Rahul Desai
There are multiple long takes in Jaggi, Anmol Sidhu’s bleak and unsparing portrait of hypermasculinity and sexual repression in rural Punjab. But three of them stand out. These three unbroken takes tell the story of a broken boy.
Like most independent dramas, Jaggi is a little too conscious of its nihilism. One could say it’s over-directed. For instance, the sound mix is almost intentionally tacky in its pursuit of hinterland rawness. The voice-over is abrupt and echoey, like it strives to be a disorienting metaphor.
Ramnish Chaudhary is excellent in his body language and transformations, his depiction of wilting masculinity – school-boy Jaggi and dropout Jaggi, only four years apart, are virtually unrecognisable from each other.
The confrontational tone of this film – where the self-righteousness of society is inversely proportional to the open repercussions of sexual subjugation – evokes Amar Singh Chamkila and the ‘crude’ lyrics of the musicians who are shot for being the messengers.

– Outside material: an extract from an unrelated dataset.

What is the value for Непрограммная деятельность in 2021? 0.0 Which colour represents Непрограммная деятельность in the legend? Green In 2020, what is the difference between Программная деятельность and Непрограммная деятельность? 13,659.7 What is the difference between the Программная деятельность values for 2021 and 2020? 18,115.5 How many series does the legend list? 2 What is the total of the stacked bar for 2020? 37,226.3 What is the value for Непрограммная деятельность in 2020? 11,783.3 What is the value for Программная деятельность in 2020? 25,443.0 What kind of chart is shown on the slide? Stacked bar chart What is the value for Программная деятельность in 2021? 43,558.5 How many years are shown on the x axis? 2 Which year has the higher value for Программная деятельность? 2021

Jaggi is starker than these titles, and uncompromising to a fault (a montage features the boy desperately trying to stroke himself to an erection). But perhaps the provocations are, for once, the actual message – it is the language of the environment the film deigns to indict
After all, it’s Jaggi’s struggle between physical visibility and social invisibility that defines his tragedy. The film strives to be a bare body; there’s no room for a heartbeat.